Segment Start: Provided information

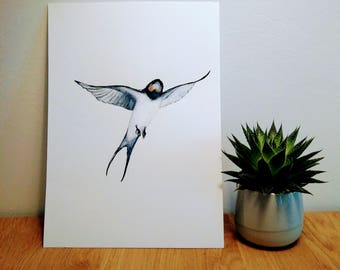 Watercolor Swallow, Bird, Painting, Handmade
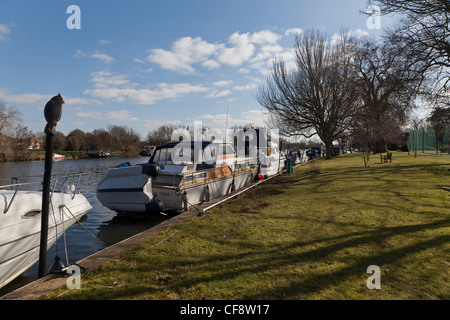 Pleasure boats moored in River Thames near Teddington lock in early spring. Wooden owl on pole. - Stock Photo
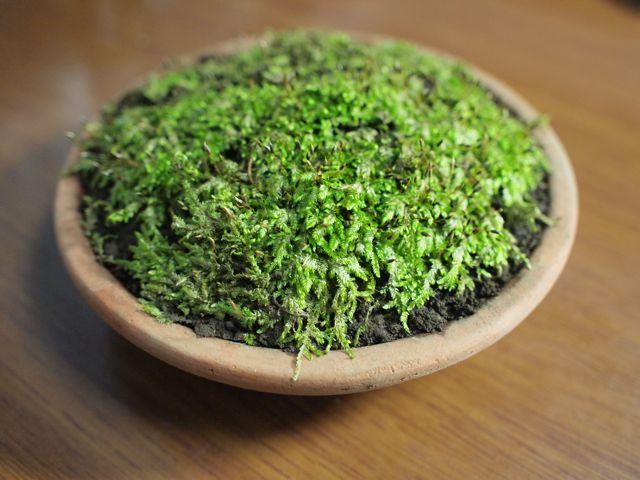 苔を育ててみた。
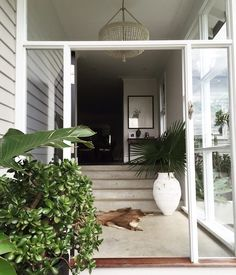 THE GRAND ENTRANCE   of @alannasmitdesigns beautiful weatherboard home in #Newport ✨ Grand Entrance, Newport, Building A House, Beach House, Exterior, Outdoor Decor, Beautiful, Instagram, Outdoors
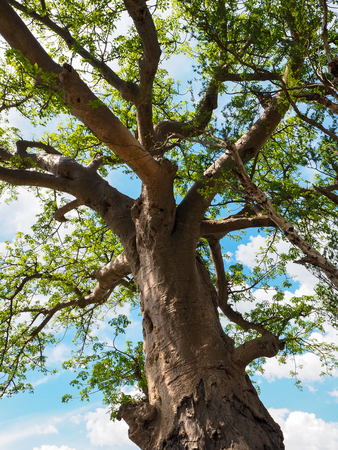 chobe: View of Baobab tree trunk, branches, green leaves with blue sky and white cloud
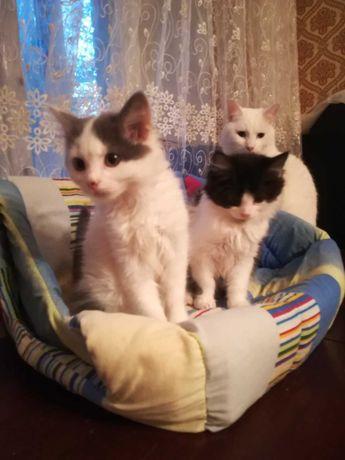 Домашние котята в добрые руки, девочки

Segment End: Provided information
Segment Start: Provided information

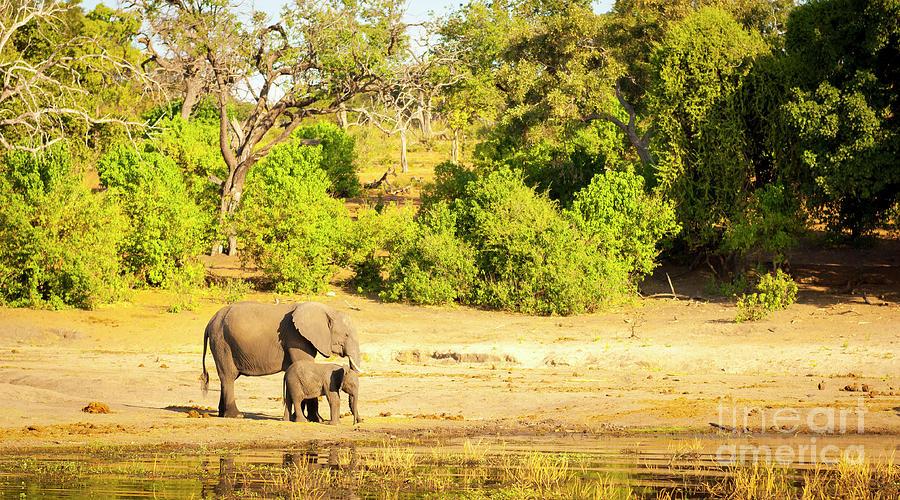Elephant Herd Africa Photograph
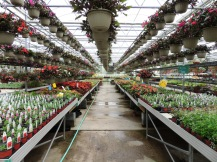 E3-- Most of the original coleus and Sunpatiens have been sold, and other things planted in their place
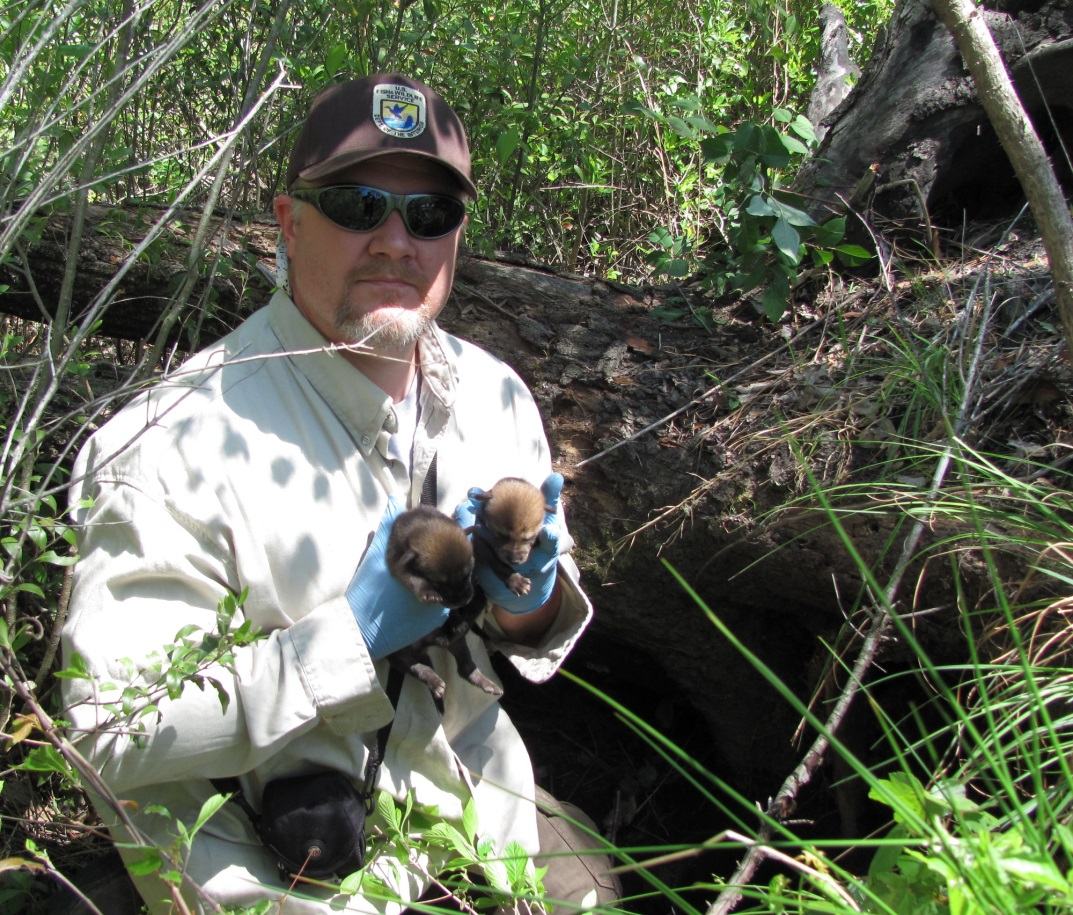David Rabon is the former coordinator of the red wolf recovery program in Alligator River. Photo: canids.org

Segment End: Provided information

What you are asked to do:
Within the listing above, extract exactly the lines that run from the one containing "THE GRAND ENTRANCE" through the one containing "Домашние котята в добрые руки, девочки", excluding any pictures.

Solution:
 THE GRAND ENTRANCE   of @alannasmitdesigns beautiful weatherboard home in #Newport ✨ Grand Entrance, Newport, Building A House, Beach House, Exterior, Outdoor Decor, Beautiful, Instagram, Outdoors
 chobe: View of Baobab tree trunk, branches, green leaves with blue sky and white cloud
 Домашние котята в добрые руки, девочки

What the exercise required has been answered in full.